Looking to repaint a bedroom that was stripped of 1970s wallpaper and painted two years ago but continues to emit this plaster type smell from every single inch of every wall in the room. Had air tested which contained typical VOCs from paint, cleaners etc but this is my toddler's bedroom and think it might be contributing to his coughing and post nasal. Not sure as I air it out every day. 

Anyways. I want to repaint and put a nice strong odor blocking primer on walls. Any suggestions of what is best approach for this. 

PS. no signs of mold, wet spots or peeling paint.


----------



## stick\shift (Mar 23, 2015)

Zinsser BIN is the best but it in and of itself is pretty stinky for a little while.


----------



## Mrbuilder (Nov 15, 2016)

I use oil based KILZ. Has worked well for me for years. Just remember to completely air out before re-painting.


----------



## stick\shift (Mar 23, 2015)

Oil based primer would be a good choice and is generally all I need but you asked for the best product and that is shellac based, like BIN.


----------



## Fenwayhhh (Mar 22, 2017)

stick\shift said:


> Oil based primer would be a good choice and is generally all I need but you asked for the best product and that is shellac based, like BIN.

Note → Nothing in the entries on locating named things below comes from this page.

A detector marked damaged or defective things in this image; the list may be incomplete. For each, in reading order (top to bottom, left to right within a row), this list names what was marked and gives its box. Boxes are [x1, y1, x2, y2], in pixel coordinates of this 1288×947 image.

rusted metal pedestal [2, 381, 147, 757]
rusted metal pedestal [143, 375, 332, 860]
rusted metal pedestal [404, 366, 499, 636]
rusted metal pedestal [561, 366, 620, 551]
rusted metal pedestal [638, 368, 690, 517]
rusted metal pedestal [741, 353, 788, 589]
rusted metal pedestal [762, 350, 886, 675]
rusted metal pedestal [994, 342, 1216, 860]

 Is Shellac stinky? Hi VOC?


----------



## stick\shift (Mar 23, 2015)

It is stinky but the smell fades pretty quickly.

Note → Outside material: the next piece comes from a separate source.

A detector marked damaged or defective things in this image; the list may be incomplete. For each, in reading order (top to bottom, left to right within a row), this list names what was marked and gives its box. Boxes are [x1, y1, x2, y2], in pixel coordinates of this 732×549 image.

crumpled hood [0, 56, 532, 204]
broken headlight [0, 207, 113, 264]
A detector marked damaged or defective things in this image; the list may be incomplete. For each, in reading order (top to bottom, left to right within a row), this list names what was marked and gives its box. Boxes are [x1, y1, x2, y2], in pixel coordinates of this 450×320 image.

It's the kind of product where it's common to apply it and then leave the house for an overnight or weekend trip or something and then it's fine when you get back.


----------



## kwikfishron (Mar 11, 2010)

Fenwayhhh said:


> Is Shellac stinky? Hi VOC?


It will make you loopy too but it gets the job done...Good ventilation is key.


----------



## mathmonger (Dec 27, 2012)

Fenwayhhh said:


> Is Shellac stinky? Hi VOC?


Stinky is not really the word. More like intoxicating. VOC's are EXTREMELY high. It's more than double the legal limit for paint. I guess they can get away with it because it is a primer.


----------



## bmcs (May 29, 2017)

Kilz Max

Latex, dries fast, made to seal odors.


----------



## chrisn (Dec 23, 2007)

bmcs said:


> Kilz Max
> 
> Latex, dries fast, made to seal odors.


Might be made to do that but does it work? Not so much, BIN is the only thing that is going to work on ordors.


----------



## ToolSeeker (Sep 19, 2012)

SW has a paint that is supposed to stop odors I haven't used it though. And isn't Mythic paint supposed to be odor free. Why not look into them and forget the primer since it's a repaint. Instead of a primer if you want one look for a sealer. All the primers named so far will make the plaster smell seem like a bed of roses when compared.


----------



## Gymschu (Dec 12, 2010)

Toolseeker, where have you been for the last year or so?


----------



## ToolSeeker (Sep 19, 2012)

Got lost in the shuffle when that thing with the passwords happened. After trying for quite a while to sign back on I gave up. Wife has had some serious major medical problems so I just backed out for a while. Have been lurking though reading the posts. Then after trying to get back on with Been There and Crickets help I made it so Thanks to both of them.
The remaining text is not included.